Denpasar, Rabu (12 Maret 2008) -- Indonesia menjalin kerjasama dalam bidang pendidikan dengan sembilan negara berpenduduk terbesar dunia (E-9). Indonesia akan mempelajari model dari negara lain dan sebaliknya model Indonesia dapat dikembangkan oleh negara lain.
Kesepakatan kerjasama antarnegara Selatan-Selatan ini merupakan salah satu dari Deklarasi Bali dari negara E-9. "Prinsipnya saling berbagi solusi yahg efektif dan inovatif dari masing-masing negara untuk dapat dikerjasamakan, " kata Fasli Jalal, Direktur Jenderal Pendidikan Tinggi (Dirjen Dikti) Departemen Pendidikan Nasional ketika menjelaskan hasil pertemuan E-9 di Hotel Westin, Nusa Dua, Denpasar, Bali yang berlangsung 10-12 Maret 2008.
Fasli yang menjadi salah satu wakil delegasi dari Indonesia mengemukakan, pertemuan E-9 ke tujuh di Bali dianggap berhasil karena memberikan program aksi yang jelas dibandingkan pertemuan sebelumnya. Sebagai tuan tumah, selama dua tahun ke depan Indonesia membentuk sekretariat, berhubungan dengan sembilan anggota, dan mengorganisasikan program yang sudah disepakati bersama.
Fasli menyatakan, UNESCO regional dan di negara masing-masing wajib merancang dan menjalankan program yang sudah menjadi komunike dalam Deklarasi Bali. "Program kerjasama bisa berupa bilateral atau antarnegara.
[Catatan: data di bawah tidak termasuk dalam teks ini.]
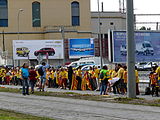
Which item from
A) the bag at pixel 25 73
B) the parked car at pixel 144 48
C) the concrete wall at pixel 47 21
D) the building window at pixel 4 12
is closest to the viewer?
the bag at pixel 25 73

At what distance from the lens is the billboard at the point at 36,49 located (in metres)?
73.8

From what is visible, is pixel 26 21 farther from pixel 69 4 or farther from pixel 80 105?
pixel 80 105

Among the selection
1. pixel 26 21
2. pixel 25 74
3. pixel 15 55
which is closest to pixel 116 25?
pixel 26 21

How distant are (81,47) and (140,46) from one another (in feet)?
113

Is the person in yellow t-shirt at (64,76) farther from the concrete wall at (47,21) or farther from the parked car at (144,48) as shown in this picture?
the concrete wall at (47,21)

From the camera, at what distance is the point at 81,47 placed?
75.3 metres

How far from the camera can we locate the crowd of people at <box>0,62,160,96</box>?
23.4 m

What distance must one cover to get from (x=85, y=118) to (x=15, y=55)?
6148 cm

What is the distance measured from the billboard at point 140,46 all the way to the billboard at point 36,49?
33.5 metres

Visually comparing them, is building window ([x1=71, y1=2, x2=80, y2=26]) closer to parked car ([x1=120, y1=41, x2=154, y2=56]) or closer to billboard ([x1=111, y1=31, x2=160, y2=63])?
billboard ([x1=111, y1=31, x2=160, y2=63])

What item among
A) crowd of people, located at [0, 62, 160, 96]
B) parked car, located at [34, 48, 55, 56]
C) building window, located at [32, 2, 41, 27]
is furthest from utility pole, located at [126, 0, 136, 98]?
building window, located at [32, 2, 41, 27]

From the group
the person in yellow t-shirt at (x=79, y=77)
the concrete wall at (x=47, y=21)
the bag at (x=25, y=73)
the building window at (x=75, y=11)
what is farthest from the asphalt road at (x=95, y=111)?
the building window at (x=75, y=11)

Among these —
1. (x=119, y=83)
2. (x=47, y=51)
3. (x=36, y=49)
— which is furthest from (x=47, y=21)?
(x=119, y=83)

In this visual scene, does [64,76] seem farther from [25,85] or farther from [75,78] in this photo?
[25,85]
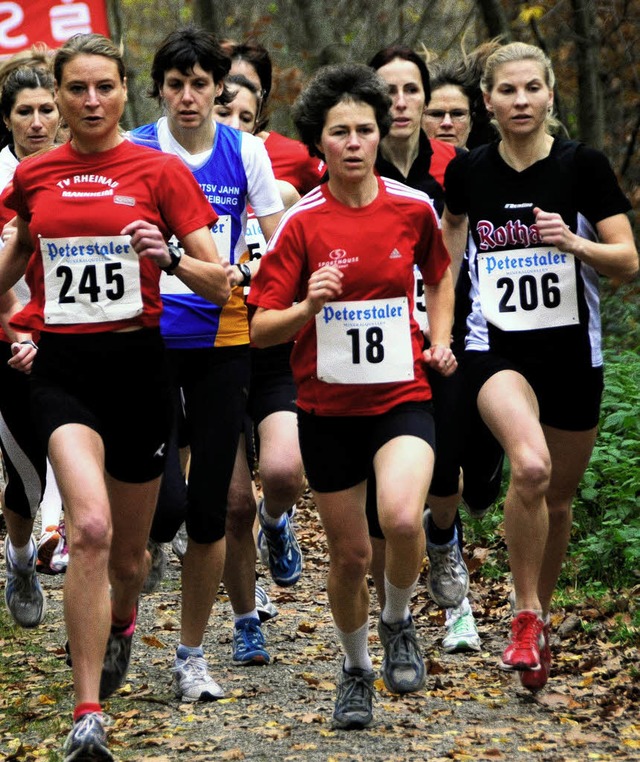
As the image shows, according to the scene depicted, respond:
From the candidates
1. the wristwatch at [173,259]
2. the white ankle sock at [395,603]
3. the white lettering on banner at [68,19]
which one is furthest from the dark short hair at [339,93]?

Sudah ada komitmen dari negara donor dan donatur lainnya untuk membantu negara E9 bergantung kepada program yang akan dikerjakan," ujar Fasli.
Terkait dengan kerjasama antarnegara, Fasli mencontohkan bahwa Nigeria dan Bangladesh tertarik untuk mempelajari program wajib belajar yang menggunakan peran pesantren. "Indonesia memiliki model yang dapat dicontoh oleh mereka karena sesuai dengan negara mereka."
Sebaliknya, Indonesia juga belajar dari negara anggota E-9. Dari Cina, Indonesia belajar bagaimana memberikan insentif kepada guru untuk tinggal di pedesaan. Dari Meksiko, Indonesia belajar begaimana guru diberdayakan melalui kurikulum yang sistemnya melibatkan peran serta guru. Sementara dari Brazil, Indonesia belajar bagaimana memberikan insentif kepada guru berdasarkan kinerja guru.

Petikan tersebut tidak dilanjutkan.